Monday, October 17, 2011

Some Like it Hot



UNBELIEVABLE. When I started this movie project, Some Like it Hot was on my list. For some reason I waited, waited, and waited, until finally I decided last weekend it was high time to watch it. This has now become my new reference as a « feel-good movie ». Directed by Billy Wilder and released in 1959, the film stars Tony Curtis, Marilyn Monroe and Jack Lemmon, supported by more secondary characters such as Joe E. Brown or George Raft.

Set at the time of Prohibition in Chicago, the movie is about Joe (Curtis) and Jerry (Lemmon), two musicians who witness a brutal murder by the Mob. As they know what the Mob does to potential witnesses they escape by enrolling into an all-girls band as Josephine and Daphne, and embarks on a trip to Florida. In the band they meet singer Sugar (Monroe). Misunderstandings ensue, as the two men fight for Sugar’s affection while trying to preserve their identity, and an old millionaire falls for Daphne / Jerry.
The story line is very good. The viewer is hooked from the beginning and is on edge until the very end. 
Jerry: Joe, this time I am not going to let you talk me into....
Newspaper Boy: Extra! Extra! Seven slaughter in north-side garage, feared bloody aftermath....
Jerry: You talked me into it. Let's go, Josephine!
Joe: Attagirl, Geraldine.

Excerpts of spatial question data
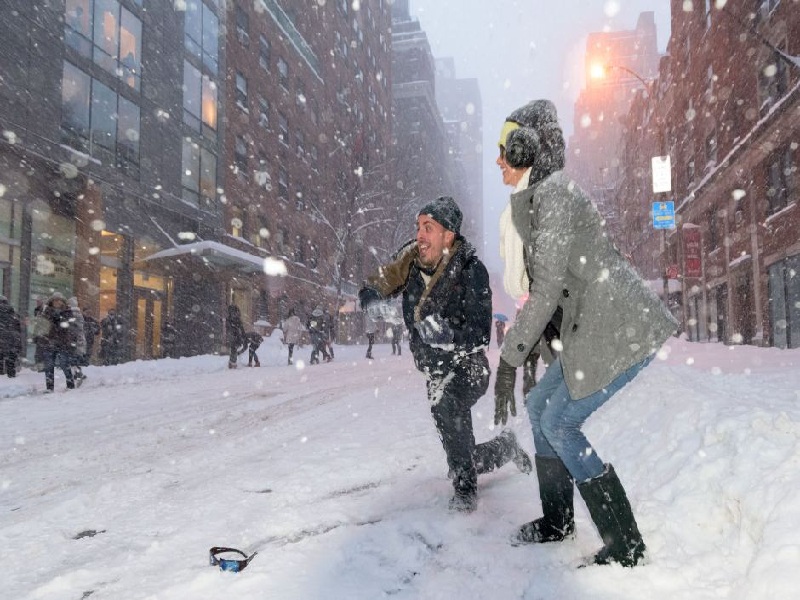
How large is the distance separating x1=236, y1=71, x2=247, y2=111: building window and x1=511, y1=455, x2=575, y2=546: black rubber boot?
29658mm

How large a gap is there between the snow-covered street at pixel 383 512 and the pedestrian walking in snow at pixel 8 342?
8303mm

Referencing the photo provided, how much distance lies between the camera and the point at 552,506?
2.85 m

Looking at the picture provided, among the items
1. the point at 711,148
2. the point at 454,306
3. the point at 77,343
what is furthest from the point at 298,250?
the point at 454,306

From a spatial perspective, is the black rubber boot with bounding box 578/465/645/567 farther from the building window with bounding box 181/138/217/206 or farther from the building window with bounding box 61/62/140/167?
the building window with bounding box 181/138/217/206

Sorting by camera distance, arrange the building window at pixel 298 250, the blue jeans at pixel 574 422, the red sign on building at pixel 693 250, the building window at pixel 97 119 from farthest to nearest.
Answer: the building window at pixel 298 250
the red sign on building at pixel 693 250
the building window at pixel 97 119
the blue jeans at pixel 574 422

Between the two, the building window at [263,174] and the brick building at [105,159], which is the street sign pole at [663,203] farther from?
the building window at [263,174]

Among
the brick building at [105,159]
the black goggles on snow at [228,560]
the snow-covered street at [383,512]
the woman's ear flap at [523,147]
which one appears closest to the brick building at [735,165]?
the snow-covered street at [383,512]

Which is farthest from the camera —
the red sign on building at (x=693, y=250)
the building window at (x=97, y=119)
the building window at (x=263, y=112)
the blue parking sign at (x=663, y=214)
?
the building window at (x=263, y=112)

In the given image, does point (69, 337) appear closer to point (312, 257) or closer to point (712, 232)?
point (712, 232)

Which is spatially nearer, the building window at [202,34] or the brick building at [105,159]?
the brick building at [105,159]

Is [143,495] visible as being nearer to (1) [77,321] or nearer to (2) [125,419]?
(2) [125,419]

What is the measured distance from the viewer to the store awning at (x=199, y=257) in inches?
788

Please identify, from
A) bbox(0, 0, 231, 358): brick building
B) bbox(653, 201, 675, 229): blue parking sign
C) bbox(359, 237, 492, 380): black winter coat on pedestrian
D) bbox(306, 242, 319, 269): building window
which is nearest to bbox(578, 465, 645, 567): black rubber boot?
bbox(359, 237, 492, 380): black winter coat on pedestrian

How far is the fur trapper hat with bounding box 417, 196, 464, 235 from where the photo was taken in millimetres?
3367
...
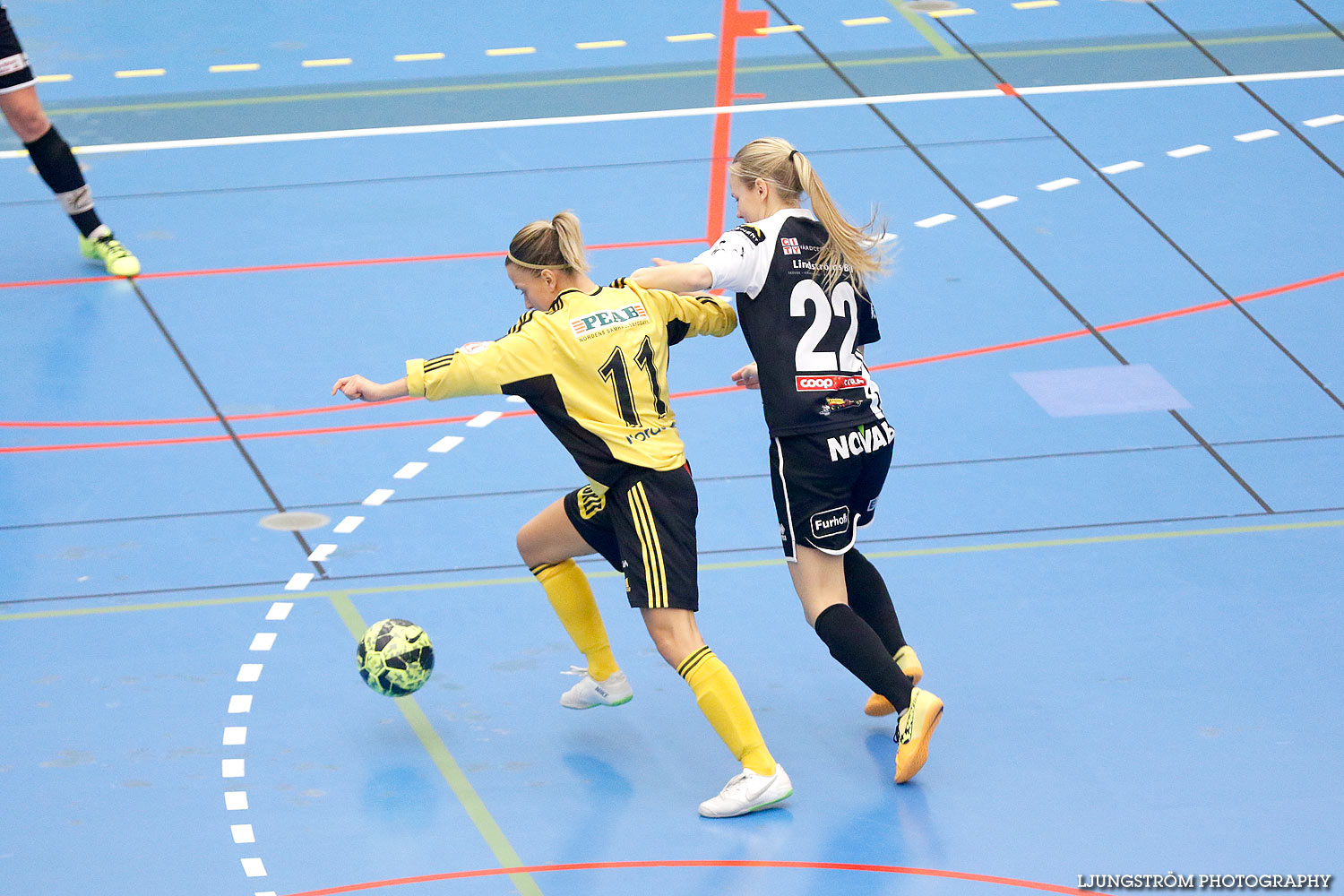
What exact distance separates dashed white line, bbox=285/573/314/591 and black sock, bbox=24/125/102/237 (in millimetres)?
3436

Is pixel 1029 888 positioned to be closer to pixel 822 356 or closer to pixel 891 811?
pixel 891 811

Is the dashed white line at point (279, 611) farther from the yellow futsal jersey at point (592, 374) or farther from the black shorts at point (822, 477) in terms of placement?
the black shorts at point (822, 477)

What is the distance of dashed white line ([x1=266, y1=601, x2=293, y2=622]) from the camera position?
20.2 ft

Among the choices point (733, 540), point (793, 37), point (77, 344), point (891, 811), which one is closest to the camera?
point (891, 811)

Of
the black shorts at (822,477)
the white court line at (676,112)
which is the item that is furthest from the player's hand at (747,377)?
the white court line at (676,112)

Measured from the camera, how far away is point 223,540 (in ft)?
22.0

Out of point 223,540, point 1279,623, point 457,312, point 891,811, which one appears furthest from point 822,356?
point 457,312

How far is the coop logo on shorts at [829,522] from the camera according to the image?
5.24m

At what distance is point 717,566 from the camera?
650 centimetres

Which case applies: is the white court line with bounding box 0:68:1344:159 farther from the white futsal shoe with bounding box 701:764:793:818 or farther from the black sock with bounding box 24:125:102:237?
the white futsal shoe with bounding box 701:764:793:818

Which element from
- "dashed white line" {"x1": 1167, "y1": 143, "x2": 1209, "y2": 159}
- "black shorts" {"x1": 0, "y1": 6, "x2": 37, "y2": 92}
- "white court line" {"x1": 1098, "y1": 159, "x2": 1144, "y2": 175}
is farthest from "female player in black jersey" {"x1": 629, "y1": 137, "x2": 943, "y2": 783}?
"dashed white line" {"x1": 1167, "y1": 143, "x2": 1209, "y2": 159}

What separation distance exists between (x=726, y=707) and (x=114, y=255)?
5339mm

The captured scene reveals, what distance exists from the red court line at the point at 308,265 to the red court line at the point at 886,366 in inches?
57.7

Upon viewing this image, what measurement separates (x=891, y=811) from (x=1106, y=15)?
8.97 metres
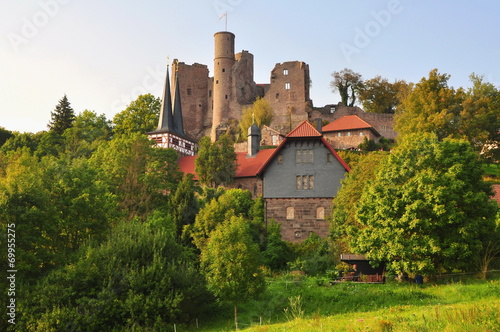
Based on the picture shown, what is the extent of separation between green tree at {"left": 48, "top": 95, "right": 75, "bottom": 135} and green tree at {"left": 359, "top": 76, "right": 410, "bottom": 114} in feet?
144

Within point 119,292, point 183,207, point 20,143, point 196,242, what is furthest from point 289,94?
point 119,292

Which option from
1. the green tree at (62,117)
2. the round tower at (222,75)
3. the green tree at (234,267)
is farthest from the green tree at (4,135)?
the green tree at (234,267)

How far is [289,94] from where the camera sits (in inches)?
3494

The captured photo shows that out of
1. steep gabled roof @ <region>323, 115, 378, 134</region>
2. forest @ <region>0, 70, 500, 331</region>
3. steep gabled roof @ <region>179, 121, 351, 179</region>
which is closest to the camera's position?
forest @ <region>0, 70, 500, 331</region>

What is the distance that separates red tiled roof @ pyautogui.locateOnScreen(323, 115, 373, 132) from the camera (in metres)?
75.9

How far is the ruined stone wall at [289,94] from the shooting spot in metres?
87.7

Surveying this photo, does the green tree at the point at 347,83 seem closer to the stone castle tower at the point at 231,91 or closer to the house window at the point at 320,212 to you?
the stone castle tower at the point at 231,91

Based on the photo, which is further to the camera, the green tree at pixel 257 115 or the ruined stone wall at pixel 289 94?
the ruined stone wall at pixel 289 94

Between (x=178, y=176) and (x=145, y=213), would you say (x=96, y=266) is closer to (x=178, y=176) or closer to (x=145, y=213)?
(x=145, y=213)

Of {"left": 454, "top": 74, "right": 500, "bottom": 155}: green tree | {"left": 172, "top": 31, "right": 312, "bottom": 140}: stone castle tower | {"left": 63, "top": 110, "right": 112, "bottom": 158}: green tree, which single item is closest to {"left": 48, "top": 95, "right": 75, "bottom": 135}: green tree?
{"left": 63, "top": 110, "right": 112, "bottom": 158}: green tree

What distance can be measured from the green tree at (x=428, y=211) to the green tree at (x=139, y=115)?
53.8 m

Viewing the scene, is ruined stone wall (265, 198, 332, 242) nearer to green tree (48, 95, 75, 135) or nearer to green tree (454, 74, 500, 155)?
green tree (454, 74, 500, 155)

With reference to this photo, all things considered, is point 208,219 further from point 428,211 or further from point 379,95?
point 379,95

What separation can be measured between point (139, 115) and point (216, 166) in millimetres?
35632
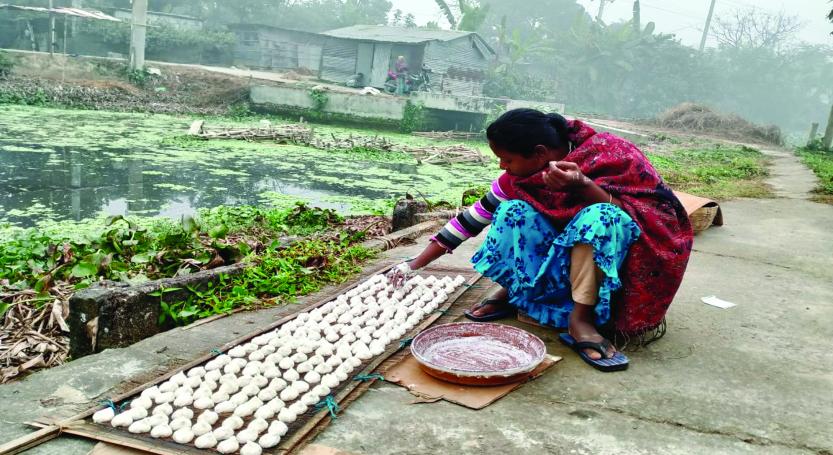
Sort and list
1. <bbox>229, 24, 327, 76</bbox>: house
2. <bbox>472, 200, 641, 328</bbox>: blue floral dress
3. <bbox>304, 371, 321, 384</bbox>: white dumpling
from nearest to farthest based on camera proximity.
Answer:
---
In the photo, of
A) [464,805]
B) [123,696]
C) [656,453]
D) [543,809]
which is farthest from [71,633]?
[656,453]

→ **Problem requirements**: Can you write out the full review of Some Like it Hot from above, word for word?

→ **Correct result**:
Monday, October 17, 2011

Some Like it Hot



UNBELIEVABLE. When I started this movie project, Some Like it Hot was on my list. For some reason I waited, waited, and waited, until finally I decided last weekend it was high time to watch it. This has now become my new reference as a « feel-good movie ». Directed by Billy Wilder and released in 1959, the film stars Tony Curtis, Marilyn Monroe and Jack Lemmon, supported by more secondary characters such as Joe E. Brown or George Raft.

Set at the time of Prohibition in Chicago, the movie is about Joe (Curtis) and Jerry (Lemmon), two musicians who witness a brutal murder by the Mob. As they know what the Mob does to potential witnesses they escape by enrolling into an all-girls band as Josephine and Daphne, and embarks on a trip to Florida. In the band they meet singer Sugar (Monroe). Misunderstandings ensue, as the two men fight for Sugar’s affection while trying to preserve their identity, and an old millionaire falls for Daphne / Jerry.
The story line is very good. The viewer is hooked from the beginning and is on edge until the very end. 
Jerry: Joe, this time I am not going to let you talk me into....
Newspaper Boy: Extra! Extra! Seven slaughter in north-side garage, feared bloody aftermath....
Jerry: You talked me into it. Let's go, Josephine!
Joe: Attagirl, Geraldine.